- Page text -
━━━━━━━━━━━━━━━━

[Greenbuilding] what makes it green? [WAS: Bidirectional breathing walls]
Don Jennings
dfjennings at gmail.com
Sat Feb 14 16:20:42 CST 2009
Rob,
So, Nick Pine obviously believes low energy usage is the criteria for
green building. What are your underlying values for what makes a green
building? As one who is in a position to incorporate ideas as we are
currently in the early planning stages of our home, which, if any, of
Nick's ideas merit consideration?
Take care,
Don
On 2/14/09, Nick Pine <nick at early.com> wrote:
> RT writes:
>
>>>... more often than not, the "math" (or more accuratelty the BASIC
>>>gibberish) obfuscates the *lack* of detail in what I would call
>>>amateur speculation... the example of breathing through a scarf in
>>>cold weather was mentioned as proof for the capacity for heat recovery
>>>from moisture "transpired" through the envelope.

━━━━━━━━━━━━━━━━

- Data provided -

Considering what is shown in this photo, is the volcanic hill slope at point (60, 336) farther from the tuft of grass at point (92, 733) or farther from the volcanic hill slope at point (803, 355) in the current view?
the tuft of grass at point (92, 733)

━━━━━━━━━━━━━━━━

- What you are asked to do -
Continue the green building email after its final line. The data above is unrelated to the green building email.

- Reply to the exercise -
>
> BTW, my mathematical gibberish (vs your verbal gibberish :-) says the
> scarf is a much more difficult situation, with exhaled 98 F air near
> 100% RH with Pa = e^(17.863-9621/(460+98)) = 1.86 "Hg
> (Clausius-Clapeyron gibberish :-) and humidity ratio wi =
> 0.62198/(29.921/Pa-1) = 0.04 pounds of water per pound of dry air, vs 70
> F house air at 50% RH with Pa = 0.5e^(17.863-9621/(460+70)) = 0.374 "Hg
> and wi = 0.0079. The scarf has 17X Phila's wo = 0.0025 average January
> outdoor humidity ratio, vs 3X more for the house.
>
> Another quote:
>
> My message to architects and engineers is: Look at the whole picture.
> In the trade press recently, there was an article hailing a custom,
> 9,000-square-foot, architect-designed house as the latest in
> environmentally responsible design. Its principal claim to fame
> seemed to be the use of natural, nontoxic finishes on the woodwork.
> In the rush to commercialize "Green Architecture," no one noticed
> that this house consumes more energy than a small New England town.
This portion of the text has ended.